03.ReadingData: Topic: Reading Microarray Data from Files

Description

This help page gives an overview of LIMMA functions used to read data from files.

Arguments

Reading Target Information

The function readTargets is designed to help with organizing information about which RNA sample is hybridized to each channel on each array and which files store information for each array.

Reading Intensity Data

The first step in a microarray data analysis is to read into R the intensity data for each array provided by an image analysis program. This is done using the function read.maimages. read.maimages optionally constructs quality weights for each spot using quality functions listed in QualityWeights. If the data is two-color, then read.maimages produces an RGList object. If the data is one-color (single channel) then an EListRaw object is produced. In either case, read.maimages stores only the information required from each image analysis output file. read.maimages uses utility functions removeExt, read.imagene and read.columns. There are also a series of utility functions which read the header information from image output files including readGPRHeader, readImaGeneHeader and readGenericHeader. read.ilmn reads probe or gene summary profile files from Illumina BeadChips, and produces an ElistRaw object. read.idat reads Illumina files in IDAT format, and produces an EListRaw object. detectionPValues can be used to add detection p-values. The function as.MAList can be used to convert a marrayNorm object to an MAList object if the data was read and normalized using the marray and marrayNorm packages.

Reading the Gene List

Most image analysis software programs provide gene IDs as part of the intensity output files, for example GenePix, Imagene and the Stanford Microarray Database do this. In other cases the probe ID and annotation information may be in a separate file. The most common format for the probe annotation file is the GenePix Array List (GAL) file format. The function readGAL reads information from a GAL file and produces a data frame with standard column names. The function getLayout extracts from the GAL-file data frame the print layout information for a spotted array. The functions gridr, gridc, spotr and spotc use the extracted layout to compute grid positions and spot positions within each grid for each spot.
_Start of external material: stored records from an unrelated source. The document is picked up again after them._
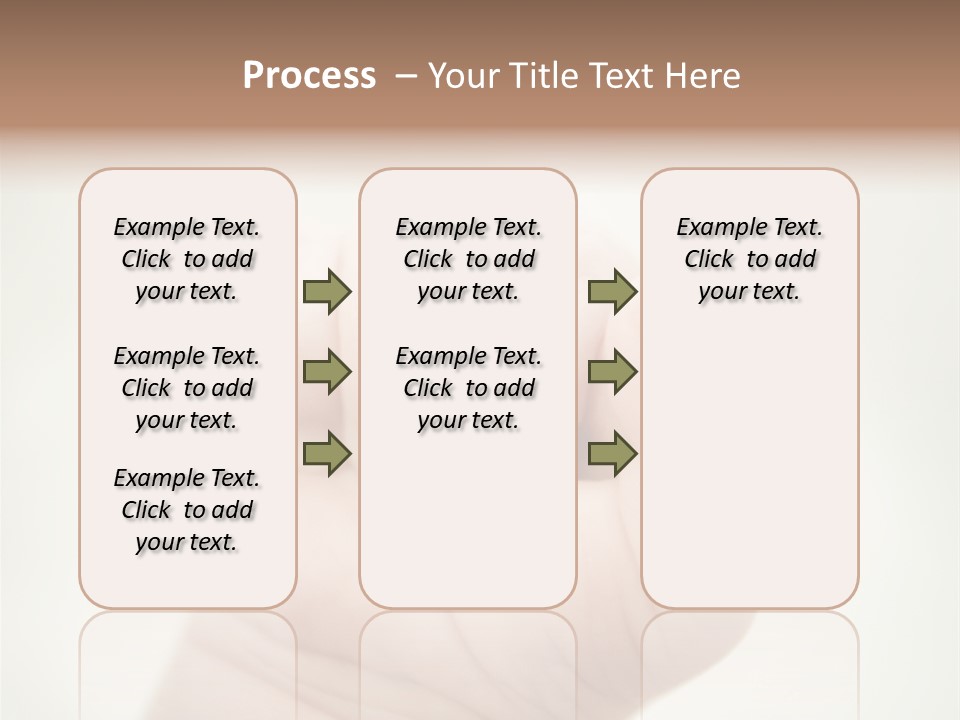 Process – Your Title Text Here

Example Text. Click to add your text.

Example Text. Click to add your text.

Example Text. Click to add your text.

Example Text. Click to add your text.

Example Text. Click to add your text.

Example Text. Click to add your text.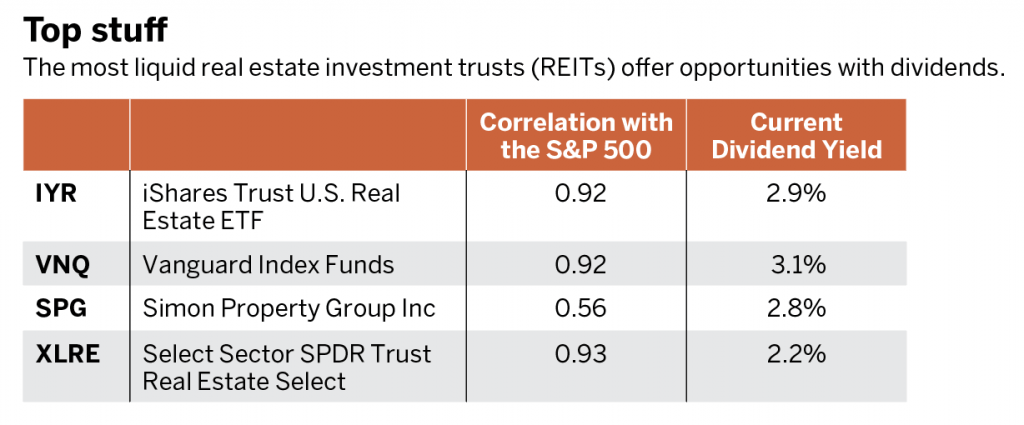 Top stuff

The most liquid real estate investment trusts (REITs) offer opportunities with dividends.

| | | Correlation with the S&P 500 | Current Dividend Yield |
|---|---|---|---|
| IYR | iShares Trust U.S. Real Estate ETF | 0.92 | 2.9% |
| VNQ | Vanguard Index Funds | 0.92 | 3.1% |
| SPG | Simon Property Group Inc | 0.56 | 2.8% |
| XLRE | Select Sector SPDR Trust Real Estate Select | 0.93 | 2.2% |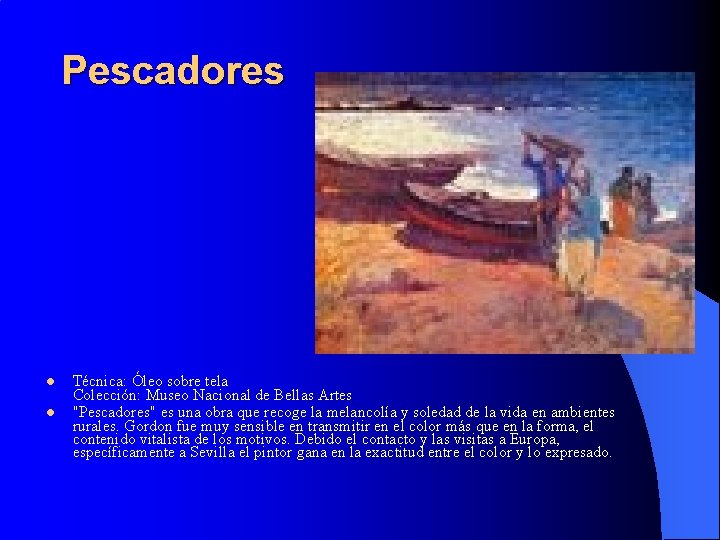 Pescadores

- Técnica: Óleo sobre tela
Colección: Museo Nacional de Bellas Artes
- "Pescadores" es una obra que recoge la melancolía y soledad de la vida en ambientes rurales. Gordon fue muy sensible en transmitir en el color más que en la forma, el contenido vitalista de los motivos. Debido el contacto y las visitas a Europa, específicamente a Sevilla el pintor gana en la exactitud entre el color y lo expresado.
The function printorder calculates the printorder, plate number and plate row and column position for each spot given information about the printing process. The utility function getSpacing converts character strings specifying spacings of duplicate spots to numeric values. The Australian Genome Research Facility in Australia often produces GAL files with composite probe IDs or names consisting of multiple strings separated by a delimiter. These can be separated into name and annotation information using strsplit2. If each probe is printed more than once of the arrays in a regular pattern, then uniquegenelist will remove duplicate names from the gal-file or gene list.

Identifying Control Spots

The functions readSpotTypes and controlStatus assist with separating control spots from ordinary genes in the analysis and data exploration.

Manipulating Data Objects

cbind, rbind, merge allow different RGList or MAList objects to be combined. cbind combines data from different arrays assuming the layout of the arrays to be the same. merge can combine data even when the order of the probes on the arrays has changed. merge uses utility function makeUnique.